War in Europe: another Afghanistan?

In a conventional war, Ukraine is no match for Russia. But even if Moscow triumphs in the short term, it could face a protracted guerrilla conflict

Sense of history: Russian President Vladimir Putin attends a wreath-laying ceremony to commemorate the anniversary of the battle of Kursk in World War 2. Picture:  Reuters/Alexander Zemlianichenko
Sense of history: Russian President Vladimir Putin attends a wreath-laying ceremony to commemorate the anniversary of the battle of Kursk in World War 2. Picture: Reuters/Alexander Zemlianichenko

The invasion of Ukraine now unfolding is not the first time Russian forces have swept across large tracts of Ukrainian territory in a quest to grab some, if not all, of that country. The blood of Soviet soldiers was shed on the same ground during some of the most ferocious battles of World War 2.

Just 160km from Ukraine’s eastern border is the Russian town of Kursk — the site of the largest tank battle in history, which took place in July 1943. The Red Army ground down the Nazi invaders and then threw them back towards Ukraine in a decisive counterattack, marking the end of Hitler’s major offensives on the Eastern Front.

In 1942 the Red Army heroically defended the besieged naval base of Sevastopol, a Black Sea port on the Crimean peninsula now occupied by Russia. It withstood the joint assaults of Romanian and German forces for eight months and four days, eventually succumbing to artillery barrages and assaults by air and ground. The toll of more than 300,000 Red Army soldiers killed, wounded and captured makes Sevastopol and the Crimea almost hallowed ground, even to modern-day Russians.

It is also worth recalling that willing European participants joined the Nazi "crusade" against the Soviet Union unleashed on June 22 1941. Romanians, Hungarians, Croats and Slovaks joined legions from France, Belgium, the Netherlands, Italy, Spain, Latvia, Lithuania, Estonia, Finland and Sweden in Operation Barbarossa. About 250,000 Ukrainians served in the German forces, and the date is still commemorated in some Ukrainian communities today.

Truth is the first casualty of war, and the Ukrainian crisis is no exception.

The extent to which President Vladimir Putin has the support of ordinary Russians for his blatant expansionism is uncertain. There are solid indicators of resistance to his regime among the younger generation.

One cannot dispute that most Russians harbour a deep sense of history and that the victory over Nazi Germany is central in their national psyche. Moscow is not the only city in the Russian Federation that teems with well-attended memorials and museums glorifying the enormous sacrifices that the Soviet Union made to free Europe of the Nazi curse. Russians yearn for the prestige they once had as members of the Soviet Union, and their loss of superpower status sits uncomfortably.

▶ _Directive 1_
Find every line in the rows below that contains the string "floor" and copy each of those lines. Case counts.

▶ _Provided entries_

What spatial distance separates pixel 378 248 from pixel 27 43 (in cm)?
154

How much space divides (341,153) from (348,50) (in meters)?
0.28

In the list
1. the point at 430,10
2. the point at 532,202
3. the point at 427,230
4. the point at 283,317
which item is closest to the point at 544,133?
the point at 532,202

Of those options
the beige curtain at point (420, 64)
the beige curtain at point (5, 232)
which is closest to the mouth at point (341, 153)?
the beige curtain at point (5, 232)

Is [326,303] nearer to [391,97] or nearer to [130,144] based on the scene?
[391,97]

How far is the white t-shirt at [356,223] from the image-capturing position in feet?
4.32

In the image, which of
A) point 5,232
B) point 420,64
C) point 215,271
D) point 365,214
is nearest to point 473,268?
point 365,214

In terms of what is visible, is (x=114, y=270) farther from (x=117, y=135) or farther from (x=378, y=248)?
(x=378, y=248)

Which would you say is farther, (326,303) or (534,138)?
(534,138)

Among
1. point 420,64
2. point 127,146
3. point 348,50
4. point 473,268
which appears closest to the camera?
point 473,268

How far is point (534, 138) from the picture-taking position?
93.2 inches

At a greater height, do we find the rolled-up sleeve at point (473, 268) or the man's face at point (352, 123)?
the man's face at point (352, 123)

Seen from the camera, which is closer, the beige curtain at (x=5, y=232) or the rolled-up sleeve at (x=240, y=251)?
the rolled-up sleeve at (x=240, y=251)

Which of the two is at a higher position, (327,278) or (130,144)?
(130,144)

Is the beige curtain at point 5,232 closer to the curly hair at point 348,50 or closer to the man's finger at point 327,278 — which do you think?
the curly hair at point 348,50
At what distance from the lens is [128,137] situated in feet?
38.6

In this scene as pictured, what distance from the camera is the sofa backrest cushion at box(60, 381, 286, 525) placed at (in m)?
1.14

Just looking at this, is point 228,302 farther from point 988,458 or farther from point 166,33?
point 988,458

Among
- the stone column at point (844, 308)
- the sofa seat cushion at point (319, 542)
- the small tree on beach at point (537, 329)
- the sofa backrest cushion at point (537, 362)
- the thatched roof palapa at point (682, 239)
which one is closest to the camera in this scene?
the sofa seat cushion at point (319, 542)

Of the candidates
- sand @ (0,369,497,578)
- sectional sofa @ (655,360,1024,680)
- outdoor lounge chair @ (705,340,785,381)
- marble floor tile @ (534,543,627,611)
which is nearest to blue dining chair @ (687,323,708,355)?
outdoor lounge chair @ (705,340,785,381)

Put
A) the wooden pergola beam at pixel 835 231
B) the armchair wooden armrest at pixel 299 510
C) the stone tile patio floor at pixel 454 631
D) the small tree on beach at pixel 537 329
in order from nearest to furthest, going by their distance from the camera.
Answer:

▶ _Directive 2_
Continue the article above on Russia's invasion of Ukraine, starting right after its last sentence.

▶ _Task result 1_
- marble floor tile @ (534,543,627,611)
C) the stone tile patio floor at pixel 454 631

▶ _Task result 2_
Given their World War 2 history, one cannot doubt the sincerity of their wariness of the West’s intentions. The expansion of Nato only increased their paranoia.

Whatever the true intentions of Putin towards Ukraine, he can rely on the ordinary Russian’s sense of history, national pride and distrust of the West to give impetus to his expansionist policies.

Ever the wily strategist, Putin chose to invade Ukraine before it became a Nato member. This ensured that Ukraine would have to face the might of the Russian forces alone.

The fact that Russia has the world’s largest nuclear arsenal deterred any who may have considered direct military intervention; the US and members of the EU quickly cited the fact that Ukraine is not in Nato as a reason to stay on the sidelines. Moscow’s ability to obliterate the world a few times over concentrated the minds of the more belligerent Ukrainian allies.

Putin ominously warned that any attempt to interfere in Ukraine would lead to "consequences you have never seen". Few are brave or foolish enough to test him on his word.

Ukraine’s armed forces are conducting an almost impossible defence; they are no match for Russia in a conventional conflict. The invasion bears all the hallmarks of Soviet deep operations doctrine. The Russians hope to overwhelm their opponents and paralyse their command-and-control structures by using simultaneous concentric thrusts on all fronts.

Special forces attacked airports and vital installations far behind Ukrainian lines. Russia obliterated the Ukrainian air defences within hours of the invasion. Russian forces advancing on Kyiv will target Ukrainian President Volodymyr Zelensky for removal.

It seems that Putin is aiming at nothing less than a complete occupation of Ukraine and the installation of a Russia-friendly puppet regime.

Ukraine’s best hope to retain independence may soon perforce be guerrilla warfare and trying to make a long-term Russian occupation untenable. This, too, would be repeating history: Ukrainian resistance movements took on the Soviet Union after World War 2 until their defeat in 1949. The Soviets lost more personnel in this conflict than in Afghanistan.

Perhaps Putin’s keen sense of history will take cognisance of that.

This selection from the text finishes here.